Par ordonnance du 23 février 2026, confirmée en appel le 26 février 2026, le juge du tribunal judiciaire a prolongé la rétention administrative de, [Y], [K] pour une durée de vingt-six jours.
Suivant requête du 19 mars 2026, enregistrée le même jour à 14 heures 04, le préfet de l’Ardèche a saisi le juge du tribunal judiciaire de Lyon aux fins de voir ordonner une nouvelle prolongation de la rétention pour une durée de trente jours.
Le juge du tribunal judiciaire de Lyon, dans son ordonnance du 20 mars 2026 à 15 heures 15 a fait droit à cette requête.
Le conseil de, [Y], [K] a interjeté appel de cette ordonnance par déclaration au greffe le 23 mars 2026 à 12 heures 29 en faisant valoir au visa de l’article L. 741-3 du CESEDA que le préfet de l’Ardèche n’a pas effectué les diligences nécessaires afin d’organiser son départ pendant la première période de la rétention administrative.
Le conseil de, [Y], [K] a demandé l’infirmation de l’ordonnance déférée, le rejet de la requête en prolongation et la remise en liberté.
Les parties ont été régulièrement convoquées à l’audience du 24 mars 2026 à 10 heures 30.
,
[Y], [K] a comparu et a été assisté d’un interprète et de son avocat.
Le conseil de, [Y], [K] a été entendu en sa plaidoirie pour soutenir les termes de la requête d’appel.
Le préfet de l’Ardèche, représenté par son conseil, a demandé la confirmation de l’ordonnance déférée.
,
[Y], [K] a eu la parole en dernier.
Pour satisfaire aux dispositions de l’article 455 du code de procédure civile, il est expressément renvoyé pour plus de précisions sur les faits, prétentions et arguments des parties à la décision entreprise et aux conclusions et requête d’appel, comme pour l’exposé des moyens à l’énoncé qui en sera fait ci-dessous dans les motifs.
MOTIVATION
Sur la recevabilité de l’appel
L’appel du conseil de, [Y], [K] relevé dans les formes et délais légaux prévus par les dispositions des articles L. 743-21, R. 743-10 et R. 743-11 du code de l’entrée et du séjour des étrangers et du droit d’asile (CESEDA) est déclaré recevable.
Sur le bien-fondé de la requête
L’article L. 741-3 du CESEDA rappelle qu’un étranger ne peut être placé ou maintenu en rétention que le temps strictement nécessaire à son départ et que l’administration doit exercer toute diligence à cet effet.

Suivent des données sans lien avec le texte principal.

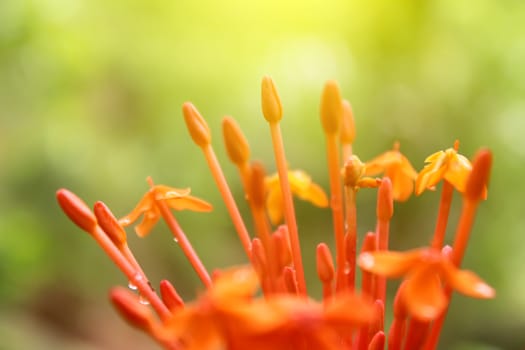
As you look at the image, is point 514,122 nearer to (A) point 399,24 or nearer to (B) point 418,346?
(A) point 399,24

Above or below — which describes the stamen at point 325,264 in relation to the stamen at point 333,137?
below

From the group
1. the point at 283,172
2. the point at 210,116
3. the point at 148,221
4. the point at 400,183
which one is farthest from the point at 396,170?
the point at 210,116

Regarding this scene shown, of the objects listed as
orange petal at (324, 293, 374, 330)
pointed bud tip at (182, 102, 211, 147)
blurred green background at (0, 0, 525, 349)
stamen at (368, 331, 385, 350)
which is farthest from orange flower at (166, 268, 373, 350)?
blurred green background at (0, 0, 525, 349)

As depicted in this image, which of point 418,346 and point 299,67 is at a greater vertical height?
point 299,67

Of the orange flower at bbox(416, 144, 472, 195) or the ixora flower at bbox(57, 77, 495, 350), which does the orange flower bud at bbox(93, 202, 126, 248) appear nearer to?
the ixora flower at bbox(57, 77, 495, 350)

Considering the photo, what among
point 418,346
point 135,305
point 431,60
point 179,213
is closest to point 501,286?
point 431,60

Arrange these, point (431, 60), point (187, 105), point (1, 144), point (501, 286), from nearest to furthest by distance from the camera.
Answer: point (187, 105) → point (501, 286) → point (1, 144) → point (431, 60)

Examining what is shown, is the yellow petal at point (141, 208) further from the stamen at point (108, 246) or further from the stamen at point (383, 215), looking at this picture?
the stamen at point (383, 215)

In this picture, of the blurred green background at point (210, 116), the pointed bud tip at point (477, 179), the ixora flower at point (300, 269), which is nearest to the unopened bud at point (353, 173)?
the ixora flower at point (300, 269)
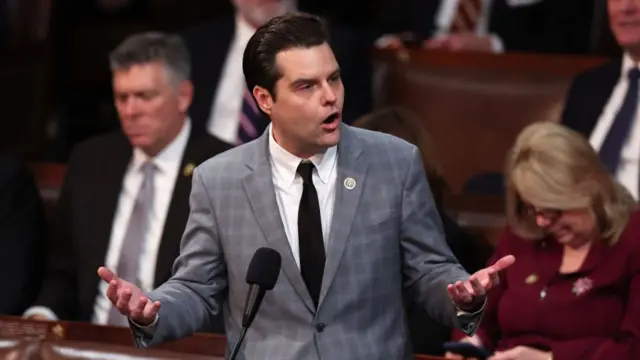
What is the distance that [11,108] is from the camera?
4.75m

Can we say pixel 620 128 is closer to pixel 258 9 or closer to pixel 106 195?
pixel 258 9

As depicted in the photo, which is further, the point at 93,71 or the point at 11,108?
the point at 93,71

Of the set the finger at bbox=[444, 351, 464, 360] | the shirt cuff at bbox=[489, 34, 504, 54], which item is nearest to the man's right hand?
the finger at bbox=[444, 351, 464, 360]

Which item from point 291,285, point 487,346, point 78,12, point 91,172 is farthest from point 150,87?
point 78,12

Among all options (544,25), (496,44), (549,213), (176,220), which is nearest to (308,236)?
(549,213)

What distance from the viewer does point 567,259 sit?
2895 millimetres

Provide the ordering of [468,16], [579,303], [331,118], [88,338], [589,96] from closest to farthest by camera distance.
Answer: [331,118]
[88,338]
[579,303]
[589,96]
[468,16]

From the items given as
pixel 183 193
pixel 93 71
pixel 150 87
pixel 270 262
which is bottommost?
pixel 93 71

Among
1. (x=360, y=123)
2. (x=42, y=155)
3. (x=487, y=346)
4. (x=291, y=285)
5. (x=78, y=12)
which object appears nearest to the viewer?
(x=291, y=285)

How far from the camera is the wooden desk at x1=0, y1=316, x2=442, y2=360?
7.95 ft

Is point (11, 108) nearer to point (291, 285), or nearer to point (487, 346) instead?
point (487, 346)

L’article L. 742-4 du même code dispose que «Le magistrat du tribunal judiciaire peut, dans les mêmes conditions qu’à l’article L. 742-1, être à nouveau saisi aux fins de prolongation du maintien en rétention au-delà de trente jours, dans les cas suivants :
1° En cas d’urgence absolue ou de menace pour l’ordre public ;
2° Lorsque l’impossibilité d’exécuter la décision d’éloignement résulte de la perte ou de la destruction des documents de voyage de l’intéressé, de la dissimulation par celui-ci de son identité ou de l’obstruction volontaire faite à son éloignement ;
3° Lorsque la décision d’éloignement n’a pu être exécutée en raison :
a) du défaut de délivrance des documents de voyage par le consulat dont relève l’intéressé ou lorsque la délivrance des documents de voyage est intervenue trop tardivement pour procéder à l’exécution de la décision d’éloignement ;
b) de l’absence de moyens de transport.
L’étranger peut être maintenu à disposition de la justice dans les conditions prévues à l’article L. 742-2.

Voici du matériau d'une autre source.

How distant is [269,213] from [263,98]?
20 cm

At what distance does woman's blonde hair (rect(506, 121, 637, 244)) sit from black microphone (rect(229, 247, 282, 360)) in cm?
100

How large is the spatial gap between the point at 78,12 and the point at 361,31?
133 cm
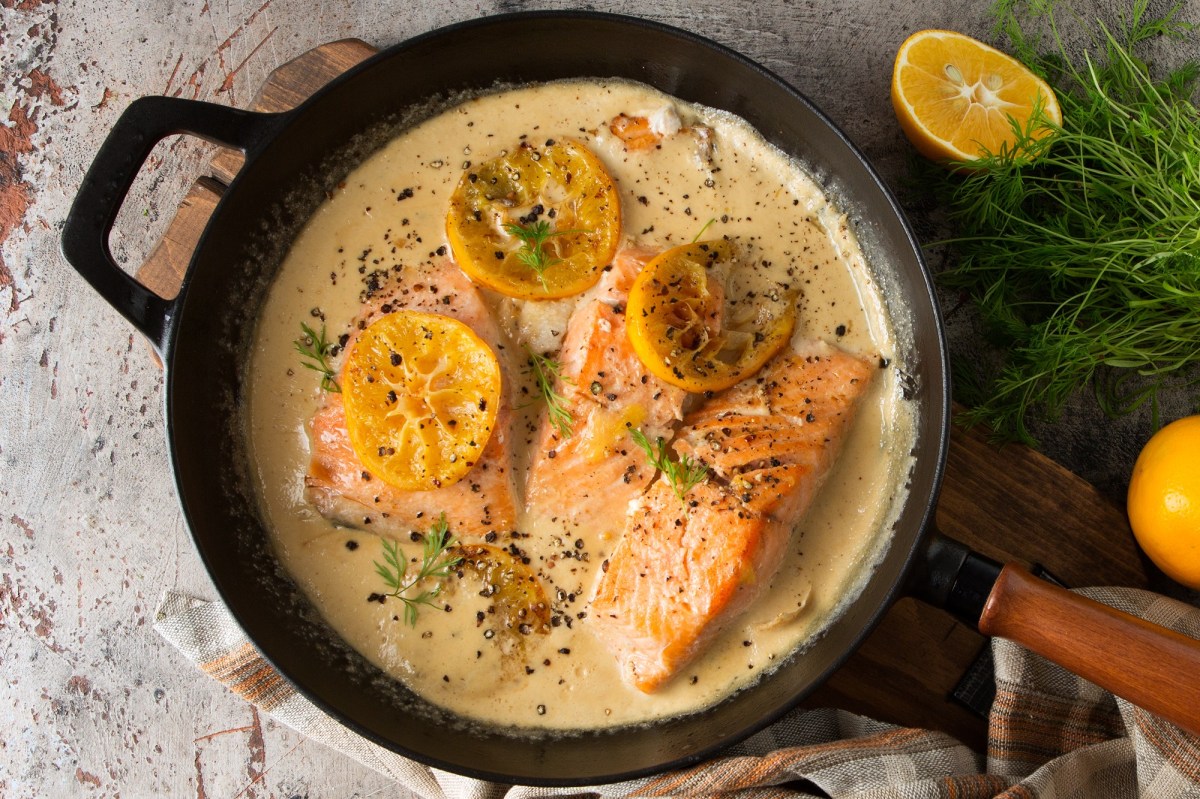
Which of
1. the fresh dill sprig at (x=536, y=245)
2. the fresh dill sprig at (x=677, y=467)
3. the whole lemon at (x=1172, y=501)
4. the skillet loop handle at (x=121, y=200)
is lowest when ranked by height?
the whole lemon at (x=1172, y=501)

Si le juge ordonne la prolongation de la rétention, celle-ci court à compter de l’expiration de la précédente période de rétention et pour une nouvelle période d’une durée maximale de trente jours. La durée maximale de la rétention n’excède alors pas soixante jours.»
Dans sa requête en prolongation de la durée de la rétention de, [Y], [K], l’autorité préfectorale fait valoir que :
— en plus des faits commis le 18 février 2026, Monsieur, [Y], [K] né le 27 décembre 1997 à, [Localité 3] (Tunisie) de nationalité tunisienne est défavorablement connu des forces de sécurité intérieure et de la justice : le 25 novembre 2020 suite à des faits de faux documents, usage de faux documents et soustraction à l’exécution d’une obligation de quitter le territoire, le 26 juillet 2023 suite à des faits de faux documents et usage de faux documents, le 07 août 2023 suite à des faits de conduite d’un véhicule en ayant fait usage de substances ou plantes classées comme stupéfiants, le 14 août 2023 suite à des faits de destruction d’un bien appartenant à autrui, violence sans incapacité par une personne étant ou ayant été conjoint et enfin le 12 octobre 2023 suite à des faits de vol en réunion.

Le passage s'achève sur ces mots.